Al-Khansa reopened just weeks after East Mosul was cleared of militants in January. But its needs are still dire.

"We have shortages of everything," said the hospital's director, Dr Jamal Younis. "Beds, equipment, medicines."

At present, the hospital can only handle births and deaths, Younis said. For anything in between, patients have to travel to facilities miles away – an impossible expense for most.

In a hot and crowded room, Um Mohammad sat with her grandson, only a few months old and barely able to move. She said she had been waiting there for 15 days, trying to find $25 to pay for blood tests.

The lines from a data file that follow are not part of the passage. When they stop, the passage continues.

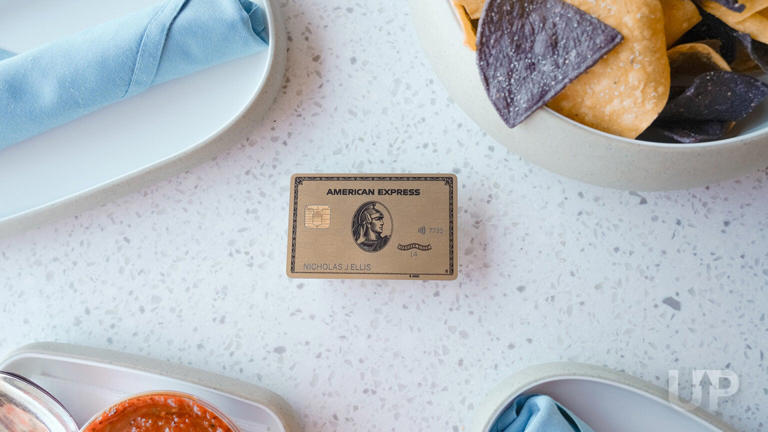 Citi nights don't work for me — why I use the Amex Gold Card instead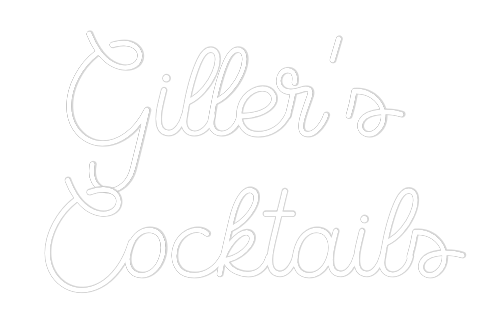 Custom Neon Sign Online Editor Giller’s 
Co...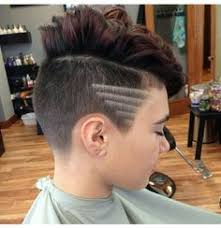 You can also draw their edges. Clipper Art
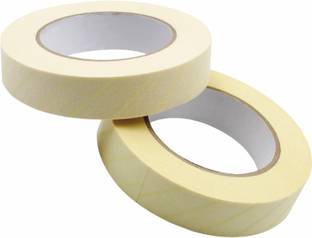 NISCOMED Frist Aid Indicator Tape 19mm X 50mt. Dry Heat Autoclave Tape First Aid Tape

She has been living in a camp since an air strike flattened her house in West Mosul, killing her daughter and five of her grandchildren.

"I can't take him back to the camp without treatment or a diagnosis," she said, "but I don't have the money."

Al-Khansa has yet to receive funds for reconstruction from the Health Ministry. Instead it had been relying on NGOs and donations from residents and staff - most of whom have not been paid for more than two years, since Baghdad cut salaries to choke off funding to Islamic State.

"When the city was under Isis control, we were forced to come into work every day or they would punish us – seize our houses, beat us, threaten our families," said Aziz.

"But now, even though we're still unpaid and the walls have fallen down, we're happy to come in every day to help our community."